They can’t afford to waste any time. Lizzie hears the clock, suddenly harsh in the heavy silence. Red’s eyes bore into hers, and she wonders if she’ll ever be able to memorize _that color_ because my God, he’s beautiful and imperfect and Christ, she loves him with her entire self, and she wants to shrink away, to collapse in on herself, but she can’t, won’t. Doesn’t. Instead, she rises, and helps him dress, fingers tapering gently across smooth skin, watching as Red watches her.

It’s the most intimate they’ve ever been. He is dressed too soon, and Red smiles one of his cocky, half-smiles, and for a brief moment, Lizzie wonders if he might be okay, if they might make it out. She wonders how far they could get if they ran right this second.

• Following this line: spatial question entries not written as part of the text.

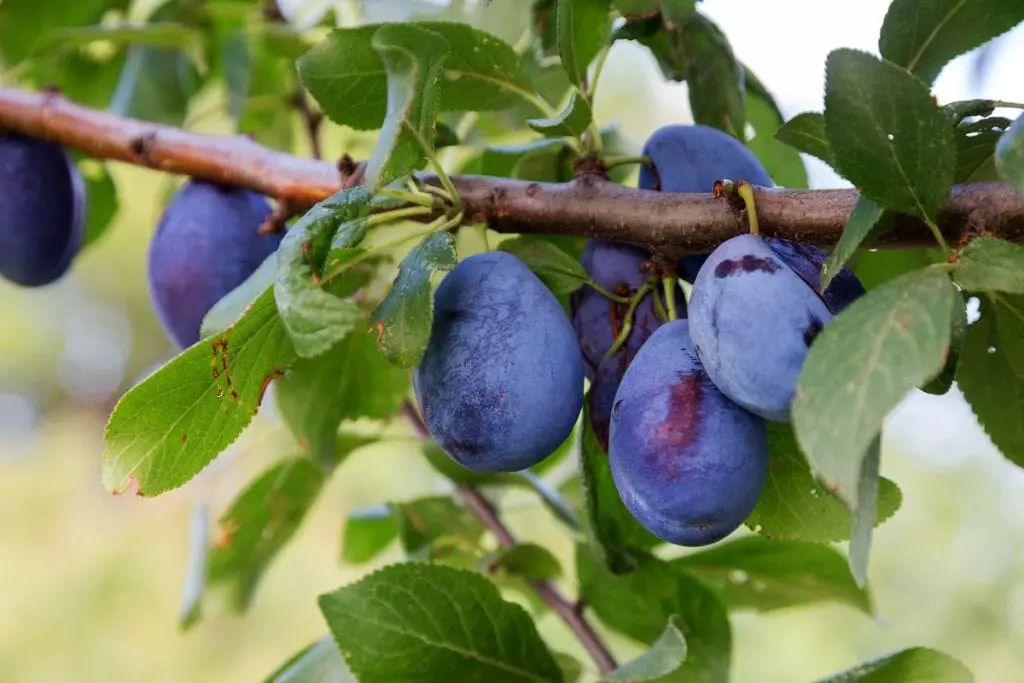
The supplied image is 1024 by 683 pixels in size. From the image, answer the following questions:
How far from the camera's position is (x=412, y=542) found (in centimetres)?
81

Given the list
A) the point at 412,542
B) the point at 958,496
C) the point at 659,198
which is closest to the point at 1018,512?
the point at 958,496

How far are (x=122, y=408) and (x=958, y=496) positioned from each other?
9.77ft

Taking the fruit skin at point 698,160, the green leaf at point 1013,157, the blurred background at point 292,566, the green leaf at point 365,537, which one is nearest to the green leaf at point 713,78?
the fruit skin at point 698,160

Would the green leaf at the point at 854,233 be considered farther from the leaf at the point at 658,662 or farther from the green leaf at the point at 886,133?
the leaf at the point at 658,662

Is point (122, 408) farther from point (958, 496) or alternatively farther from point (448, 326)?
point (958, 496)

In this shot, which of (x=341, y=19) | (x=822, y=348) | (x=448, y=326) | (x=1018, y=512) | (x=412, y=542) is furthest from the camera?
(x=1018, y=512)

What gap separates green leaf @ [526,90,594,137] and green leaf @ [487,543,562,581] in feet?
1.14

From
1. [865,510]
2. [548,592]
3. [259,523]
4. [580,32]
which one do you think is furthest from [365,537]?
Result: [865,510]

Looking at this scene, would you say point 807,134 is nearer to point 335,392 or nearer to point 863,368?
point 863,368

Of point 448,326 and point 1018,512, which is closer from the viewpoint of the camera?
point 448,326

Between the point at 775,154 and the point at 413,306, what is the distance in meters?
0.38

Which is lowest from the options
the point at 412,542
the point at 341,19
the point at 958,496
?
the point at 958,496

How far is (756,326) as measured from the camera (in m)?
0.37

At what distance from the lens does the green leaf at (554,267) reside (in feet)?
1.68
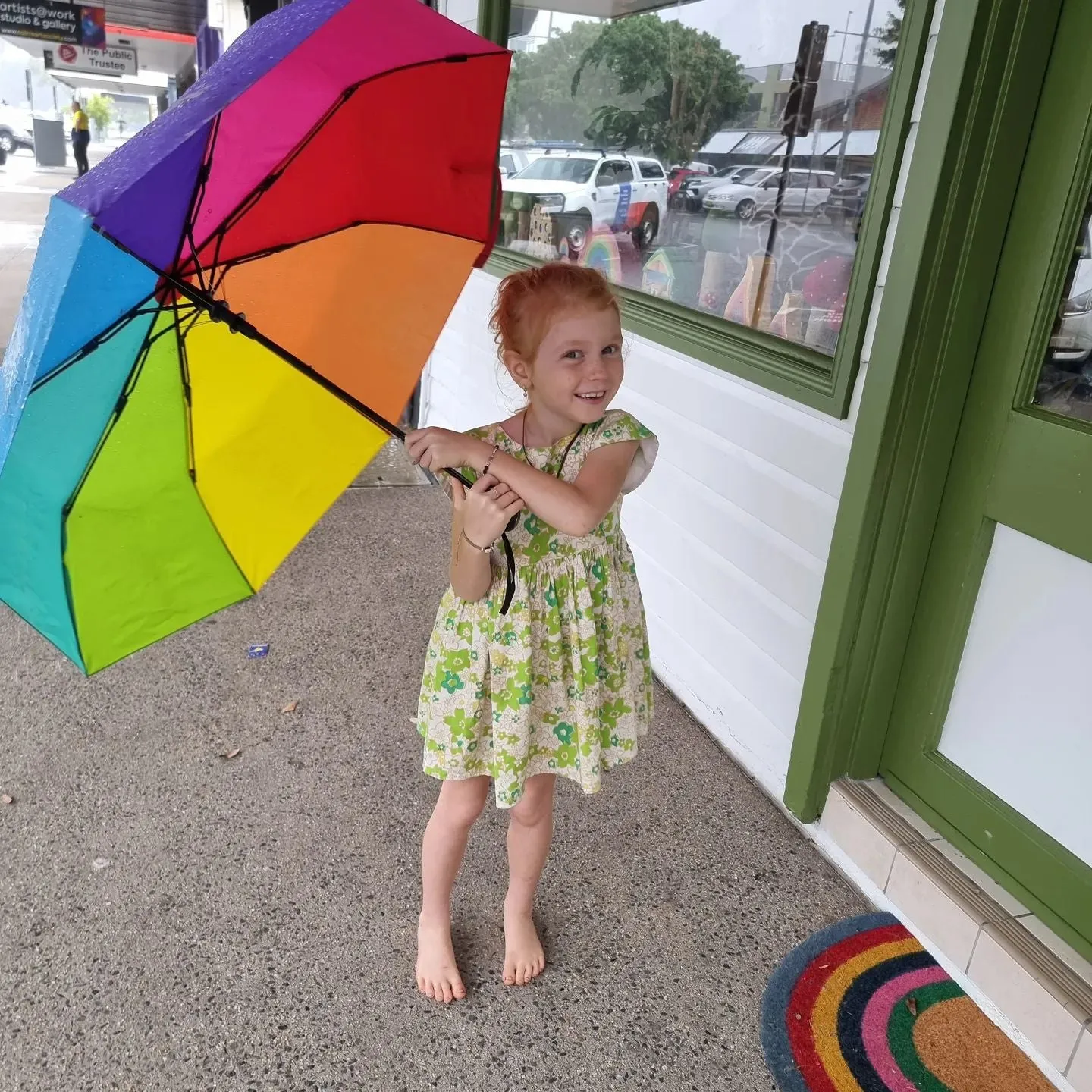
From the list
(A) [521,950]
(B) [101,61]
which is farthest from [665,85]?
(B) [101,61]

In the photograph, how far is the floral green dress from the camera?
162cm

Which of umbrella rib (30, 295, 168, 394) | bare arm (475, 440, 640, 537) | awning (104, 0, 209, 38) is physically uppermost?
awning (104, 0, 209, 38)

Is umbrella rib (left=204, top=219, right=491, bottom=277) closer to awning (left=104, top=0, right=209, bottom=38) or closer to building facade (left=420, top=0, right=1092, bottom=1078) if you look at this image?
building facade (left=420, top=0, right=1092, bottom=1078)

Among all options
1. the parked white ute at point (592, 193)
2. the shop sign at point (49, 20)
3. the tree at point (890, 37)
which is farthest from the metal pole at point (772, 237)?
the shop sign at point (49, 20)

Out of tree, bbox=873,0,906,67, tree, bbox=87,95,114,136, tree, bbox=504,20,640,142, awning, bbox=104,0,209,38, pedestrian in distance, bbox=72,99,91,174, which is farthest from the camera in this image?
tree, bbox=87,95,114,136

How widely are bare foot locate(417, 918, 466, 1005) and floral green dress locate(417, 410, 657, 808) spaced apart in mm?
410

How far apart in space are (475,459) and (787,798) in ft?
4.73

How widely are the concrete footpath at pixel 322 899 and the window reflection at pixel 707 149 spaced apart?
1376mm

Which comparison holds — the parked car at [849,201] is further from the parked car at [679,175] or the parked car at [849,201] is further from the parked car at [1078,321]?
the parked car at [679,175]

But nightmares do not shake easily, and they cannot outrun them.

Not this time.

His tie, impeccably knotted, and his blazer and vest, astoundingly immaculate, even with the dust the wind had kicked up outside on their walk back home, are things that bely the true nature of the man beneath, and as he moves in for one last embrace, Lizzie turns her face to smell him one last time, letting her lips ghost across smooth skin as she speaks aloud. Her nostrils cloy with the smell of him, of wine, rich, red, and deep, of sandalwood, and of her, of them, and she can’t let go.

“Please, don’t.”

Raymond’s eyes are alight with a false confident when he shifts to look at her, and he takes her arms from his neck delicately, as if she were a small child, clinging to a memory. She blinks back frustrated tears when she realizes that he is not crying.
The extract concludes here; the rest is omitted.